Wissly uses an OCR (Optical Character Recognition)-based, multi-format processing pipeline to extract text embedded within images. This allows numerical values in scanned tables or chart captions in reports to be used for retrieval and answer generation.
Crucially, OCR is applied selectively, not indiscriminately. Only regions identified as images are processed with OCR, ensuring both performance and cost efficiency. As a result, previously hidden information becomes fully searchable within the RAG system.
Key 3) Page Anchoring: Linking Answers Back to the Source
One of the most common questions users ask when interacting with AI is:
“Where did this information come from?”
To address this, Wissly implements page anchoring, which precisely links each chunk back to its original location in the source document.
Each chunk is stored with rich metadata, such as the document name, page number, and section title. This allows users not only to read the AI’s response, but also to immediately see where the information appears in the original document. With a single click, they can jump directly to the source page.
This approach goes beyond simply displaying citations—it turns AI-generated answers into verifiable, trustworthy information.

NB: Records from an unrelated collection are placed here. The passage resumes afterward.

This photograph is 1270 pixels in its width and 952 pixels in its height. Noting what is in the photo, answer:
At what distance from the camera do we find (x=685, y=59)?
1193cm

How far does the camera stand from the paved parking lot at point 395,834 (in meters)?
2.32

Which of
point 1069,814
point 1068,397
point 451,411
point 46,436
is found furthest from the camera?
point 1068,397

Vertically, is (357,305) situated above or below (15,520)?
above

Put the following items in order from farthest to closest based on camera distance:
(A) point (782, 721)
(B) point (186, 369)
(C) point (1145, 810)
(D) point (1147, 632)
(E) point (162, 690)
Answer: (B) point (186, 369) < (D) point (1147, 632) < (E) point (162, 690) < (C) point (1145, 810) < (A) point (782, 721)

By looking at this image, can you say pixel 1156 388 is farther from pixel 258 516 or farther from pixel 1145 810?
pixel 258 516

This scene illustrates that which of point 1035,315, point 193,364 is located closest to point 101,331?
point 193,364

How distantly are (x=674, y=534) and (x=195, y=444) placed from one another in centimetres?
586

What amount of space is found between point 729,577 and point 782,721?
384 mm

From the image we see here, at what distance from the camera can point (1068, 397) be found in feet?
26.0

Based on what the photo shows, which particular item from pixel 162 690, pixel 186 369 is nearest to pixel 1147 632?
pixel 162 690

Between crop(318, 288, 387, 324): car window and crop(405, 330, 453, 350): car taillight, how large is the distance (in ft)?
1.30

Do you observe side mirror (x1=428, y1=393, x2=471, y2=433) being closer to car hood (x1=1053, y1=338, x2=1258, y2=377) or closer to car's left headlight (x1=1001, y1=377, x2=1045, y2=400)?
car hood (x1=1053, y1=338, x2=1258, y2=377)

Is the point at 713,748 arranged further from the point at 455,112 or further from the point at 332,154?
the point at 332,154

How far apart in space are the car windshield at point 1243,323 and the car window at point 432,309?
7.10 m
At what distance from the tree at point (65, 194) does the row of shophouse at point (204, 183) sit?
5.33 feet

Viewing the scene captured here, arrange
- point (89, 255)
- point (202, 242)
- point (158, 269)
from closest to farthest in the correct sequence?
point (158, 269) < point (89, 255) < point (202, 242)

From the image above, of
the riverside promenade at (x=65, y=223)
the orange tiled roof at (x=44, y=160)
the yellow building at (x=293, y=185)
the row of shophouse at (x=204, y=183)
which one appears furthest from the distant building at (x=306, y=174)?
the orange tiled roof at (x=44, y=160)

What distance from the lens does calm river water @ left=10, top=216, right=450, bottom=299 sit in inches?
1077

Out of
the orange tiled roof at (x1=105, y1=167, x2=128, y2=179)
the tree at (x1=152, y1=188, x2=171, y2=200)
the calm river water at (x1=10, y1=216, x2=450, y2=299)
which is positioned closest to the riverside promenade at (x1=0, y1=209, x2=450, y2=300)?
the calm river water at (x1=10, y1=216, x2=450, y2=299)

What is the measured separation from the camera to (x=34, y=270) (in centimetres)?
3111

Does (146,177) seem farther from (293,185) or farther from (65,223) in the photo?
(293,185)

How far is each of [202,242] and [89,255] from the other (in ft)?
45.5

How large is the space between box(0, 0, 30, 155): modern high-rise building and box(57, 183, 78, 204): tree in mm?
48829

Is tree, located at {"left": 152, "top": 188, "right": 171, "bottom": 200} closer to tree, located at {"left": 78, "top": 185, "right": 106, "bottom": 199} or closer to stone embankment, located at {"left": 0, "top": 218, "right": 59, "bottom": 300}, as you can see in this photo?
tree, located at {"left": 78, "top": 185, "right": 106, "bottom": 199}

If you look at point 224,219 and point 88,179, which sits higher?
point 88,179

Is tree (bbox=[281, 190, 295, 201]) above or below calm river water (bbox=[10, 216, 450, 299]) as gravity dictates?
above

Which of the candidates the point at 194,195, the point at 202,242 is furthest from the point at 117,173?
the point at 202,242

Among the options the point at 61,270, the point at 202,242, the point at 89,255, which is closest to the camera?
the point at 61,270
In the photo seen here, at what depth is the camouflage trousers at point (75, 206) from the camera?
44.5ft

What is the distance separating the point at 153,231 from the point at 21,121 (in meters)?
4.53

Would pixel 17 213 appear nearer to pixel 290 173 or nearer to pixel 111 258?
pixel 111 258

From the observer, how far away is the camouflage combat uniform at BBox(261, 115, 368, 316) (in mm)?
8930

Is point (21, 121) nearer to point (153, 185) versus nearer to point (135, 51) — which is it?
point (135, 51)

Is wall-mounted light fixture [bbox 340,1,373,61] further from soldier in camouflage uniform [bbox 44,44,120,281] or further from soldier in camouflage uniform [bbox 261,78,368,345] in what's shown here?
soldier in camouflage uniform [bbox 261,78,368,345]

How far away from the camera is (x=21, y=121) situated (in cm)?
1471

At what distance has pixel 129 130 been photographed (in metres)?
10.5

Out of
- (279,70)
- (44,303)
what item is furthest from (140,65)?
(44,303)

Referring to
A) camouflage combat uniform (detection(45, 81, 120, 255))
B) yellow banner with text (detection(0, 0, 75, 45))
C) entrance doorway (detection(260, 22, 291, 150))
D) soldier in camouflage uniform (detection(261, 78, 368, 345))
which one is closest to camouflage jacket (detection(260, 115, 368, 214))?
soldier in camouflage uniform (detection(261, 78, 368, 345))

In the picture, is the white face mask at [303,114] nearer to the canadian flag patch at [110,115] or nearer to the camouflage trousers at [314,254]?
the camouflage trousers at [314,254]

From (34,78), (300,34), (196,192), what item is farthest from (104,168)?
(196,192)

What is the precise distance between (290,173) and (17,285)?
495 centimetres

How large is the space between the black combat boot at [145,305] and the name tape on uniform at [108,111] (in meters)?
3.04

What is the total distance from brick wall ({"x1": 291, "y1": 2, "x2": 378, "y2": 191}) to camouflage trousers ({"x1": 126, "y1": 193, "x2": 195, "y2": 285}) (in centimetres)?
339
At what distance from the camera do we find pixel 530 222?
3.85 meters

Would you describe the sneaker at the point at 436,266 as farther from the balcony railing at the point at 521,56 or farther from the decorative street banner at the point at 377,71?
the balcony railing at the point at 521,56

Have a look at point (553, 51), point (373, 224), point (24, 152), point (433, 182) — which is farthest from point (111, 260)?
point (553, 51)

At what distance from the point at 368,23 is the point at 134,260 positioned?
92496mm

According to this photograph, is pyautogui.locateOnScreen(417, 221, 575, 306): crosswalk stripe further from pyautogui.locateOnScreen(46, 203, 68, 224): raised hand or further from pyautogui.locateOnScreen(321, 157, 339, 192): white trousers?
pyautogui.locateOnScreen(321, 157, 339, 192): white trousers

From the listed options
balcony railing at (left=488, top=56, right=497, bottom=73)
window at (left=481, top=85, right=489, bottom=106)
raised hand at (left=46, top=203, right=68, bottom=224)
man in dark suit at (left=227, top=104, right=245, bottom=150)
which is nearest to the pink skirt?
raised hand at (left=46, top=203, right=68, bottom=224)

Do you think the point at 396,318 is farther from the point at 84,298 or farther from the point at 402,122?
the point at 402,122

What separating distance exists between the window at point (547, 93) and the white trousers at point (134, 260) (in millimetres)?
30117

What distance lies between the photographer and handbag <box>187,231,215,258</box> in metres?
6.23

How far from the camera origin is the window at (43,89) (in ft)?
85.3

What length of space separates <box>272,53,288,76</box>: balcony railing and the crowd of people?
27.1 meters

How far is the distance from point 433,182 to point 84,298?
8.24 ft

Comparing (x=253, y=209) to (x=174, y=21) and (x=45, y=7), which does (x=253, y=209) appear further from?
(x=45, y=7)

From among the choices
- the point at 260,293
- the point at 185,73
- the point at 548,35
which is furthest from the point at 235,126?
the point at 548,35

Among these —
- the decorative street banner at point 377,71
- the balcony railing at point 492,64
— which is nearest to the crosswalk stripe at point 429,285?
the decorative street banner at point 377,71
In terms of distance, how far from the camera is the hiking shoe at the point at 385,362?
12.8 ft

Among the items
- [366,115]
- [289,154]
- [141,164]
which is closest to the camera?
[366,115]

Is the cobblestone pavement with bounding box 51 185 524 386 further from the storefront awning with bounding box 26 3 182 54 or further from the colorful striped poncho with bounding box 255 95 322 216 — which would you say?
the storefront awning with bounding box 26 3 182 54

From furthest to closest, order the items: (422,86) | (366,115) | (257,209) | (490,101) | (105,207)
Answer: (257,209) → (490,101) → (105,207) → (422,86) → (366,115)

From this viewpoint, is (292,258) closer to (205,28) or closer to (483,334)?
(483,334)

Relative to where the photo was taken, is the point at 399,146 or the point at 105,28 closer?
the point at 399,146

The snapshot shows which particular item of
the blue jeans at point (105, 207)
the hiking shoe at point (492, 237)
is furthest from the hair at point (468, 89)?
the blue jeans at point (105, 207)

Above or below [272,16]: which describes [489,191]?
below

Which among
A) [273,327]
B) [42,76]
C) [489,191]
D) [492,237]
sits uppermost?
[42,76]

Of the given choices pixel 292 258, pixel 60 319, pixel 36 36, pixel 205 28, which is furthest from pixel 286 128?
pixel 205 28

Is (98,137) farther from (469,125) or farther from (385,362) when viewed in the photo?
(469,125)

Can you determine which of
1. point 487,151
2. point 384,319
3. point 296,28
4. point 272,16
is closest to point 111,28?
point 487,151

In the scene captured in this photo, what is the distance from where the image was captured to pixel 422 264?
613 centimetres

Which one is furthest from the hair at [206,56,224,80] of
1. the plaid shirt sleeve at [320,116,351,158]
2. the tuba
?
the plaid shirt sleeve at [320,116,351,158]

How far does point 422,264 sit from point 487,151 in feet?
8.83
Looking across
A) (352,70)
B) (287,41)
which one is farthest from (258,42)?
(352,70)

Users don’t have to blindly trust the AI and can always review the original content when needed.
The Value of Turning Unstructured Documents into Searchable Knowledge
With a well-designed RAG pipeline, even unstructured documents can become knowledge assets that deliver precise answers on demand. Compared to manually searching through files, this approach enables faster, more accurate decision-making and dramatically reduces the time employees spend looking for information.
Semantic chunking, OCR-based multimodal processing, and metadata-driven page anchoring are the core components that transform neglected unstructured documents into practical AI-powered knowledge assets.
RAG is no longer just a technical trend—it has become one of the most practical and effective ways for organizations to truly leverage their documents.